There was not much left in the kitchen. He took out some dried noodles and other ingredients from the refrigerator. He hummed his favorite song as he turned on the gas stove. After that night’s episode, he needed a nicotine fix to clear his mind. He took out a cigarette and tapped it a couple of times before putting it in his mouth.
However, he quickly realized the stupidity in his action. He turned off the gas stove lest it be the last cigarette he smoked.
He heard Lily busily unpacking her suitcase and he wondered what kind of luggage she had. As he was cooking, he tried to reorganize his thoughts and make sense of everything that had happened: he was looking for a job but ended up napping in the park; then he woke up with an amiable girl who presently had become his new tenant; he bumped into some bizarre creatures—the werewolf was one of them; he had a supernatural and near-death experience—all of which defied his understanding of the world.
“What could the half-human, half-bat creature be? Also, that scent of blood and chill?”
He figured that it could have been a legendary vampire—the archenemy of the werewolf. After all, the werewolf was already real.

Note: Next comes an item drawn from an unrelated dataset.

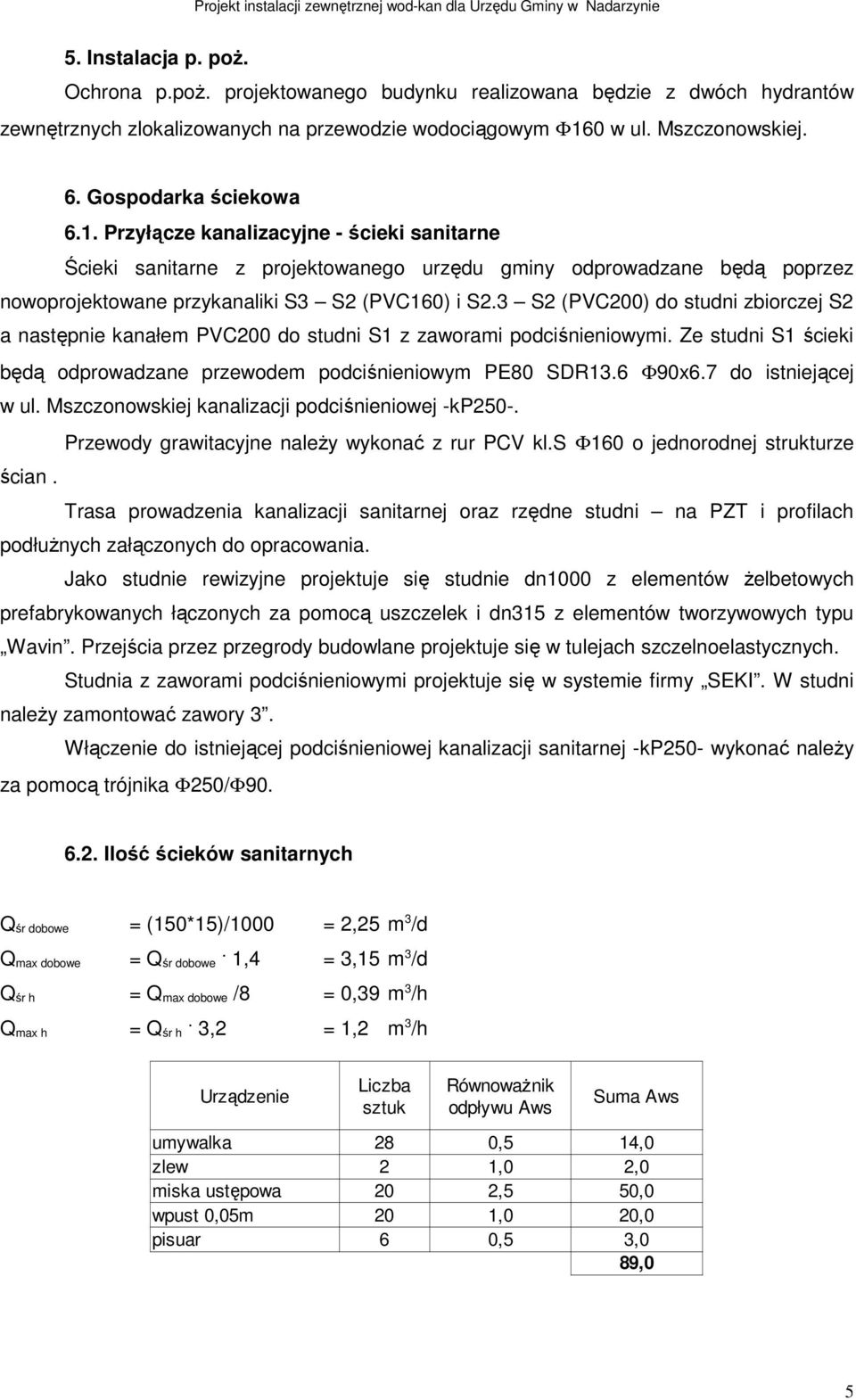 3 S2 (PVC200) do studni zbiorczej S2 a następnie kanałem PVC200 do studni S1 z zaworami podciśnieniowymi. Ze studni S1 ścieki będą odprowadzane przewodem podciśnieniowym PE80 SDR13.6 Φ90x6.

However, the werewolf he had encountered was anything but legendary— there was no green-eyed monster, there were no long fangs and none of the scary features. She was just sort of cute, dumb and almost comical.
The harder he tried to think, the more perplexed he became. He decided to leave his thoughts on the back burner. He figured it was wiser to ask the werewolf girl to explain herself.
The noodles were ready. He served it in a bowl and brought it to the living room as Lily waited eagerly at the table. Her nostrils flared like a puppy as she smelled the delicious scent in the air. Hao Ren was amused.
Lily grabbed a pair of chopsticks and started stuffing the food into her mouth. Suddenly, Hao Ren headed to the stairs and yelled, “Rollie, it’s dinner time!”
Lily was curious. An obscure black and white creature suddenly ran down from the stairs. As it approached Hao Ren’s leg, it rubbed its head against his shoe—it was a black and white cat.
Lily almost jumped out of her skin upon seeing the cat. She leaped out of her chair and fled to the back of a nearby sofa. Why on earth was a fearsome werewolf scared of a cat?
This sudden turn of events left Hao Ren dumbstruck.